While I waited in my orange jumpsuit my instructor, Alec Thibault, a veteran with close to 3000 jumps and 8 years of experience, talked me through the situation, pointing out that despite the shock and awe and general stigma surrounding the sport skydiving was actually safer than driving.
“I haven’t had a problem yet,” said the man who would in only a few hours hold my life in his hands. He proceeded to laugh and knock on the wooden picnic table in front of us.
Needless to say, if you do decide to jump and are like me, most of your day will be spent sitting around, draped in fear and waiting for the right weather conditions while the drop zone staff calmly jokes around. It’s unsettling and you will constantly find yourself questioning your life decisions.
In the plane you will watch the ground slip away as your tightly packed sardine can of an airplane lifts into the air. You will go numb as it breaks through the clouds and your pilot levels off. When the hatch opens and your instructor begins pushing you to move towards it you won’t even realize your tightly gripping the rope to remain in your seat while trying to simultaneously shift towards the opening at the same time. You will then jump, or, in reality, be shoved out of an airplane.
It does not feel like you are falling—because you jumped out of a moving vehicle—but the ground is speeding towards you and all you can feel, despite the wind firing up your nostrils and mouth and your heart clamouring against the walls of your chest, is the single most intense shot of adrenaline you will ever experience in your life. Your nerves will melt away because, hell, you’re officially free falling; you might as well enjoy the ride.
Depending on whether or not you’re able to keep your eyes open and your head clear you’re instructor will then signal you to pull the parachute with a quick and sharp slap to the hand. You’ll do it and then pray.
Next thing you know you’re surrounded by absolute silence, arguably the most quiet you will have ever encountered in your life, especially if you’re a downtown dweller like me, and, in contrast to the blast of free falling, your 5-minute parachute down feels like a sanctuary.
Not that you will notice at the time, seeing what feels like all of southern Ontario at once is, and apologies for the cliché, breathtaking.

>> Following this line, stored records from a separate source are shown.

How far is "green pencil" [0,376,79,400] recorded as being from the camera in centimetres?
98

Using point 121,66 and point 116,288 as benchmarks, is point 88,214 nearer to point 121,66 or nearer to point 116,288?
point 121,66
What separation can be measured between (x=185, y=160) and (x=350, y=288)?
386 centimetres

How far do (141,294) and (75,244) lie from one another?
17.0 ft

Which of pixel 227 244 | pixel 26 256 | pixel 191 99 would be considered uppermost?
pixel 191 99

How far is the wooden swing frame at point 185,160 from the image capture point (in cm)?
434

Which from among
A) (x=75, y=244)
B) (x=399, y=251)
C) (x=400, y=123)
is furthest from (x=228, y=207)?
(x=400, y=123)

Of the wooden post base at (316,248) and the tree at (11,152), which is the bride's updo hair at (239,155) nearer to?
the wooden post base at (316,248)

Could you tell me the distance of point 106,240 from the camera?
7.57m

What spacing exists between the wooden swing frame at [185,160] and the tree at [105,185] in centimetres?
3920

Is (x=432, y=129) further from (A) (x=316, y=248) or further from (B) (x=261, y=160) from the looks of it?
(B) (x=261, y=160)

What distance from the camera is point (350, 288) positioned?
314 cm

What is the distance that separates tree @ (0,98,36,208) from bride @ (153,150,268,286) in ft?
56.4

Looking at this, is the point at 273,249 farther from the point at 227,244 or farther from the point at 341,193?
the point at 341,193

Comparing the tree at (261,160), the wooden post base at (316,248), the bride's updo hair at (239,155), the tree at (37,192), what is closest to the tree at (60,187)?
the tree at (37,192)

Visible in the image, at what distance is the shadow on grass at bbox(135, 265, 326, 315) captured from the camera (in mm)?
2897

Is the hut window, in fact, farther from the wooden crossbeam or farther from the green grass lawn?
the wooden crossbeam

A patch quilt of farmland is dotted with clusters of cities and to the south Toronto is seemingly the smallest one, just a blotch on the horizon.

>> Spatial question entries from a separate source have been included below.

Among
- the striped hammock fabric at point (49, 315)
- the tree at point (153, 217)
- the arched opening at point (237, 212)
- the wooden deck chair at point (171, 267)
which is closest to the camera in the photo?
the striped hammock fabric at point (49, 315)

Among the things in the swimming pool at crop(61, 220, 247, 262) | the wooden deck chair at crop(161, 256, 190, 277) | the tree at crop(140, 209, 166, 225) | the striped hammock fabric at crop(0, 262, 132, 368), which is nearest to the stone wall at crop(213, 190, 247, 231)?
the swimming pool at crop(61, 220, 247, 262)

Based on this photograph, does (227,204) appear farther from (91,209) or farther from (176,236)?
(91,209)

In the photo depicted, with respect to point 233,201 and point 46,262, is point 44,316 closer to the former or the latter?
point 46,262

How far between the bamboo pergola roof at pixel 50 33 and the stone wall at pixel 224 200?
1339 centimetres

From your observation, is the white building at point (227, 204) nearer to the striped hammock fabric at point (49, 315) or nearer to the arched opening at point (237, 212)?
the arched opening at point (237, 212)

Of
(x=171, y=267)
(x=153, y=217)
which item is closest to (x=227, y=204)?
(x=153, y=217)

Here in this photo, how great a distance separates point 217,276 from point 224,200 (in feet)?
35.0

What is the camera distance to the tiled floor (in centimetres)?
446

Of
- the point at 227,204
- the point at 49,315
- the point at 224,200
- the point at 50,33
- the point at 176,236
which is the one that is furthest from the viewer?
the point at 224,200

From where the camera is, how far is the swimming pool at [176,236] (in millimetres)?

You’ll feel almost obnoxiously big and yet so insignificantly small all at once, and as you glide down and begin to make out the specs of civilization forming below you, like a miniature display case, you’ll think to yourself it’s a shame your feet are about to be safely on the ground.

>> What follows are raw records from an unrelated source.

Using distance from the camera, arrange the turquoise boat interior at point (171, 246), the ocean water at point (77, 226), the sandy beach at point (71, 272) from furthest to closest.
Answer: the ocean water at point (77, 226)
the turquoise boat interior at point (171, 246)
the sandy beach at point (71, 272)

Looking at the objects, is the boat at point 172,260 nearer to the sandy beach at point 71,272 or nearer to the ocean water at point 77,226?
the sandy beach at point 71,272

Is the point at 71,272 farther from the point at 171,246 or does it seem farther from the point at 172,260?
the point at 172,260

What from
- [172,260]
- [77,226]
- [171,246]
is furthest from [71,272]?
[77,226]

At Skydive Toronto a tandem jump will cost you $299.00 if you want to hire a trained photographer or videographer to document you shitting your pants in free fall, it will cost you $417.00 (both video and stills bring the total to $447.00).
Would I recommend it? Yes. Absolutely. Is there some greater meaning to my life now that I’ve taken that nagging first notch off my bucket list? I can’t be sure.
I do know those americanos taste a lot better on the flip side of a 10,000 foot plummet towards the earth.